When Algorithms Go Viral: Is “AI Slop” Content The Best Way To Become Rich
- Feb 6
- 3 min read

There’s a strange moment many of us have had recently while scrolling YouTube. You open the app with a fresh account, or after clearing your history, and within minutes you’re bombarded with oddly familiar videos. The titles are dramatic. The visuals are flashy. The voices sound robotic but confident. And yet, none of it really means anything. This phenomenon now has a name: AI slop.
Recent studies show that more than 20% of videos recommended to new YouTube users are low-quality, AI-generated content, often mass-produced with little creativity or care. Despite that, these videos are pulling in massive viewership and, in some cases, millions of dollars in estimated revenue. That statistic alone is enough to make you pause, and maybe sigh.
Watching AI slop doesn’t usually feel shocking or offensive. It feels… draining. The videos blur together. The stories are exaggerated or hollow. The facts are sometimes wrong, sometimes meaningless, and sometimes completely made up. But they’re optimised perfectly to keep you watching just a little longer.
That’s part of what makes this trend so unsettling. AI slop isn’t trying to inform or inspire you. It’s trying to occupy your attention, quietly and efficiently. And when you realise how much of your feed is filled with content made by machines for algorithms, not humans. It can feel like the internet has lost something important. There’s a sense of disappointment in that realisation. Maybe even betrayal.
AI slop thrives because it plays the game better than humans can. These videos are cheap to produce, endlessly repeatable, and tailored to whatever the algorithm currently favors. A single creator can upload dozens or hundreds of videos a day without ever touching a camera or writing a sentence themselves.
Platforms reward consistency and engagement, not depth. So AI slop rises to the top, while thoughtful, human-made content often struggles to compete. That imbalance leaves many creators feeling frustrated and invisible, wondering how their effort can ever stand out against an endless flood of automated content. And viewers? Viewers are left sorting through noise.
There’s something quietly sad about realising that a large part of what we watch every day wasn’t made to communicate with us, it was made to trigger us. AI slop often relies on shock, fear, or exaggerated emotion, not because it matters, but because it works.
Over time, this can dull curiosity and shorten attention spans. It can make people feel disconnected, overstimulated, and cynical. When everything starts to look fake or recycled, it becomes harder to care, and even harder to trust. Some people feel angry about it. Others feel numb. Many don’t even realise what’s happening, just that scrolling feels worse than it used to. The rise of AI slop isn’t just an internet annoyance. It’s shaping how society consumes information and culture.

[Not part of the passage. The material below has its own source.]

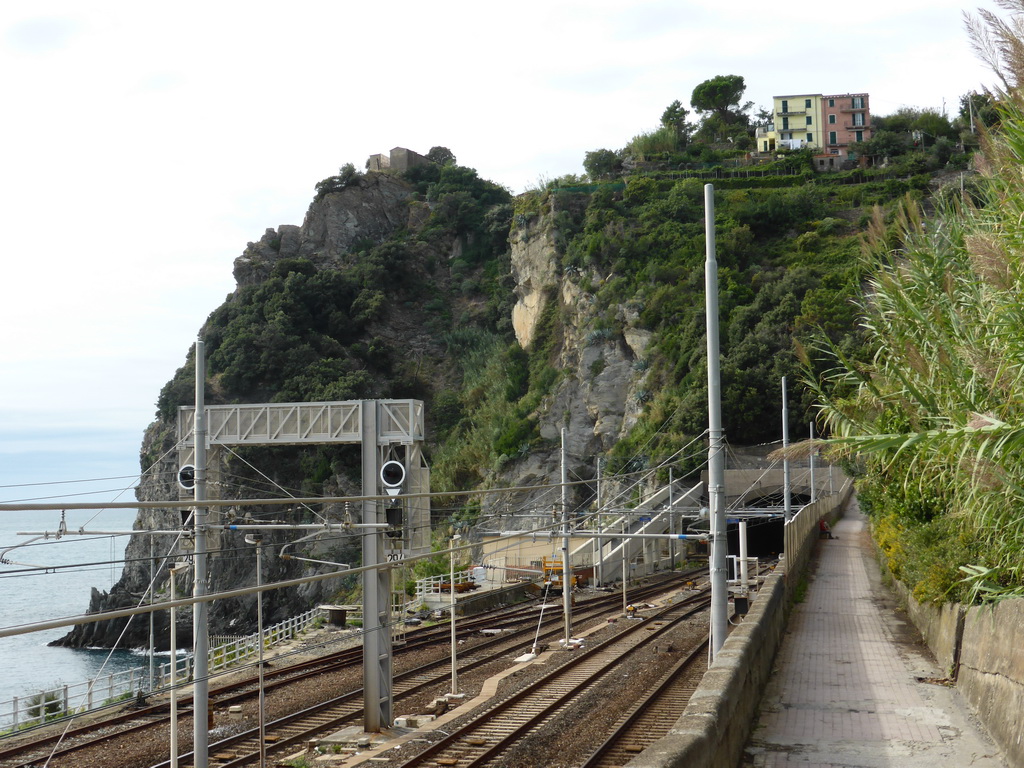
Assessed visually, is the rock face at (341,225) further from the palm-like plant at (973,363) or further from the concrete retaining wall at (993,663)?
the concrete retaining wall at (993,663)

When low-quality AI content dominates recommendation systems, it changes what people learn, what they believe, and what voices get heard. Misinformation spreads more easily. Nuanced discussions get buried. Creativity becomes harder to find.
It also raises uncomfortable questions about value. If AI-generated videos can make millions with little effort, what does that say about how we reward work, truth, and creativity? What happens to human storytelling when speed and volume matter more than meaning?
At a larger scale, AI slop risks turning the internet into a place where quantity replaces quality, and where trust erodes because no one is sure what’s real, original, or made with care.
AI slop is not going away anytime soon. The systems that reward it are deeply built into social platforms, and the money involved is too big to ignore. But that doesn’t mean society is powerless.
People are already becoming more aware. Creators are calling it out. Platforms are starting to respond. And viewers are learning to be more selective, more critical, and more intentional about what they watch and support.
There’s still a hunger for real voices, real stories, and real connection. That hasn’t disappeared. It’s just harder to find.
The challenge now is deciding what kind of internet we want to build going forward. One filled with endless AI noise, or one where technology supports human creativity instead of replacing it. Because at the end of the day, attention is power. And what we choose to give it to will shape the future of our feeds, and ourselves.
How does watching AI-generated content make you feel compared to watching content made by real people, and why do you think that difference matters?